__ТЕКСТ ДЛЯ ЧТЕНИЯ__:
В это время вошел император. Мария побледнела и опустила глаза.
На этот раз его настроение было гораздо более подходящим, чтобы быть вполне любезным с окружающими. Наполеон, оживленный и веселый, стал обходить зал, по своему обычаю наделяя дам комплиментами скорее военного, чем человека высшего света.
Быстро обойдя присутствующих, он подошел к Марии и участливо спросил:
— Вы ведь были нездоровы, мадам, а теперь как вы себя чувствуете?
Эта простая фраза, своей нарочитой банальностью отводившая подозрения, показалась ей, именно в силу этого, в высшей степени деликатной. Подобное обращение Наполеона успокоило молодую графиню. У нее проснулась надежда, что, может быть, она все же сохранит свою честь.
За столом она была посажена рядом с Дюроком, почти напротив императора, который, как только все уселись, начал отрывисто, по своему обыкновению, расспрашивать одного из гостей об истории Польши.
Дюрок же спросил у нее:
— Мадам, а что вы сделали с тем букетом, который вам подарил император в Блони?
— Я сохранила его, как дорогой мне сувенир, для своего сына, — ответила Мария.
Услышав такой ответ, Наполеон вздохнул с облегчением и почувствовал себя счастливейшим мужчиной на свете.
— Ах, мадам! Позвольте вам предложить кое-что более достойное вас, — вновь сказал поверенный в тайные мысли Наполеона.
В этих словах Мария почувствовала намек, который возмутил ее, и она быстро, во всеуслышание, ответила Дюроку, краснея от стыда и гнева:
— Я люблю только цветы.
Дюрок на мгновенье растерялся.
— Хорошо, — наконец проговорил он, — мы соберем лавры на вашей родной земле и преподнесем их вам…
Ну и вот — последний аккорд! Граф Валевский куда-то «испарился» до окончания обеда. Кофе принесли в салон. Наполеон ласково смотрел на Марию. Потом он приблизился к ней и тихо сказал:
— Нет, у кого такие ласковые, такие кроткие глаза, у кого такой добрый вид, тот даст себя уговорить. Вы не можете меня больше мучить, или же вы — самая отъявленная кокетка и самая жестокая и бессердечная из женщин.
Сказав ей это, он вышел. И что теперь ей было делать? Можно возвращаться домой? Нет, конечно! К ней подсел Дюрок и зашептал:
— Как, однако, вы, мадам, жестоки! Вы отвергаете просьбу того, кто ни в чем никогда не знал отказа. Теперь его яркая слава потускнела от печали. Только вы можете заставить сиять ее с прежней силой. Ах, какую безграничную радость вы можете ему доставить!

__ИСХОДНЫЕ ДАННЫЕ__:
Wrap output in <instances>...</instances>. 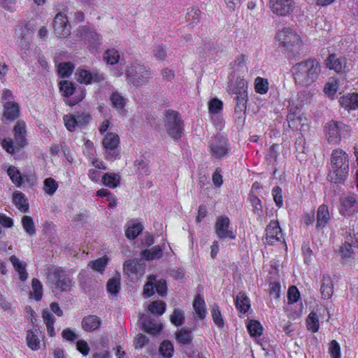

__ЗАДАНИЯ__:
• A. Определите, соответствуют ли тексту для чтения утверждения (i), (ii) и (iii). Для каждого ответьте «да» или «нет» и приведите точную цитату, которая это подтверждает. (i) За столом Марию посадили рядом с Дюроком. (ii) Мария сказала, что выбросила букет, подаренный ей в Блони. (iii) Кофе подали в столовой.
• B. Перепишите слово в слово фрагмент текста для чтения от слов «За столом она» до слов «об истории Польши.» включительно.
Данные никак не связаны с текстом для чтения.

__ОТВЕТЫ К ЗАДАНИЯМ__:
• A.
(i) Да: «За столом она была посажена рядом с Дюроком».
(ii) Нет: «Я сохранила его, как дорогой мне сувенир, для своего сына».
(iii) Нет: «Кофе принесли в салон».

• B.
За столом она была посажена рядом с Дюроком, почти напротив императора, который, как только все уселись, начал отрывисто, по своему обыкновению, расспрашивать одного из гостей об истории Польши.